_EXERCISE DETAILS_
Send back the data below exactly. Drop every picture.

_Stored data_
☆ ☆ ☆ ☆ ☆ ☆ ☆
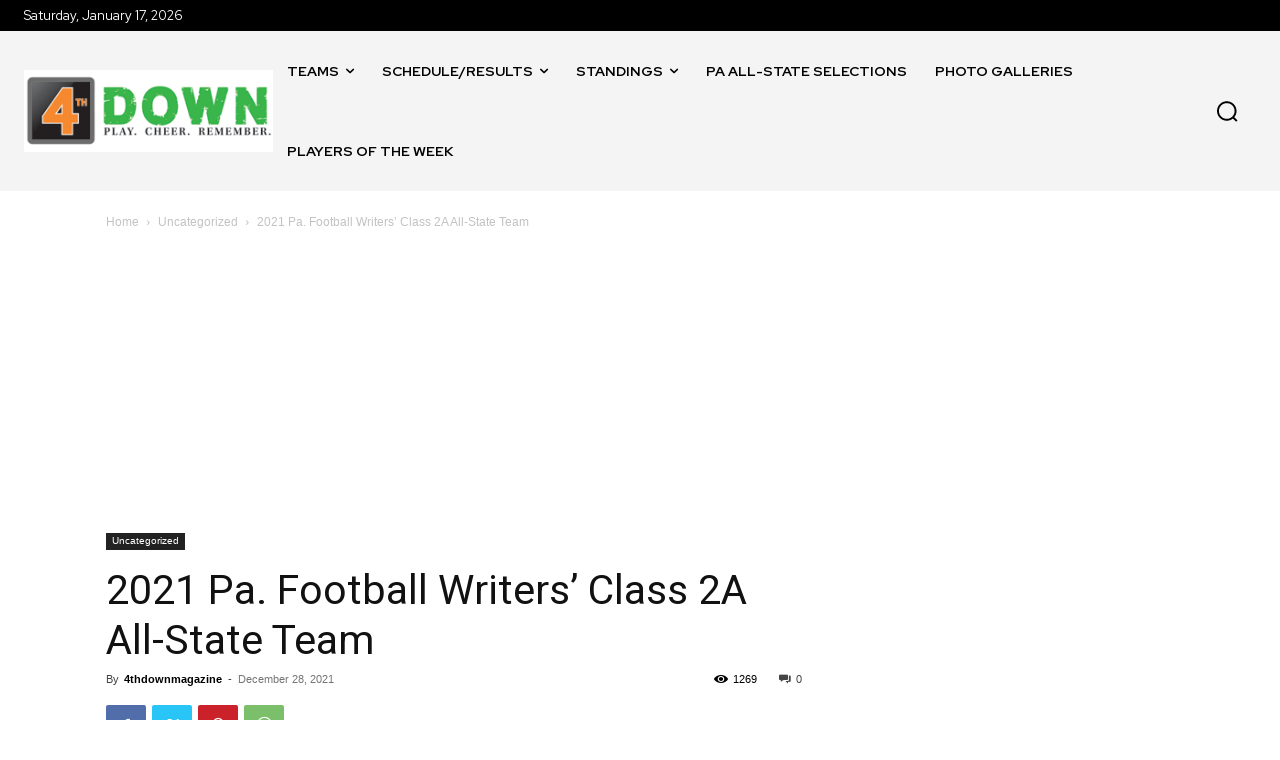

--- FILE ---
content_type: text/html; charset=utf-8
request_url: https://www.google.com/recaptcha/api2/aframe
body_size: 258
content:
<!DOCTYPE HTML><html><head><meta http-equiv="content-type" content="text/html; charset=UTF-8"></head><body><script nonce="2GZ7sszbkgVPh2WCFJf1sA">/** Anti-fraud and anti-abuse applications only. See google.com/recaptcha */ try{var clients={'sodar':'https://pagead2.googlesyndication.com/pagead/sodar?'};window.addEventListener("message",function(a){try{if(a.source===window.parent){var b=JSON.parse(a.data);var c=clients[b['id']];if(c){var d=document.createElement('img');d.src=c+b['params']+'&rc='+(localStorage.getItem("rc::a")?sessionStorage.getItem("rc::b"):"");window.document.body.appendChild(d);sessionStorage.setItem("rc::e",parseInt(sessionStorage.getItem("rc::e")||0)+1);localStorage.setItem("rc::h",'1768680309552');}}}catch(b){}});window.parent.postMessage("_grecaptcha_ready", "*");}catch(b){}</script></body></html>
☆ ☆ ☆ ☆ ☆ ☆ ☆
_ANSWER TO THIS EXERCISE_
--- FILE ---
content_type: text/html; charset=utf-8
request_url: https://www.google.com/recaptcha/api2/aframe
body_size: 258
content:
<!DOCTYPE HTML><html><head><meta http-equiv="content-type" content="text/html; charset=UTF-8"></head><body><script nonce="2GZ7sszbkgVPh2WCFJf1sA">/** Anti-fraud and anti-abuse applications only. See google.com/recaptcha */ try{var clients={'sodar':'https://pagead2.googlesyndication.com/pagead/sodar?'};window.addEventListener("message",function(a){try{if(a.source===window.parent){var b=JSON.parse(a.data);var c=clients[b['id']];if(c){var d=document.createElement('img');d.src=c+b['params']+'&rc='+(localStorage.getItem("rc::a")?sessionStorage.getItem("rc::b"):"");window.document.body.appendChild(d);sessionStorage.setItem("rc::e",parseInt(sessionStorage.getItem("rc::e")||0)+1);localStorage.setItem("rc::h",'1768680309552');}}}catch(b){}});window.parent.postMessage("_grecaptcha_ready", "*");}catch(b){}</script></body></html>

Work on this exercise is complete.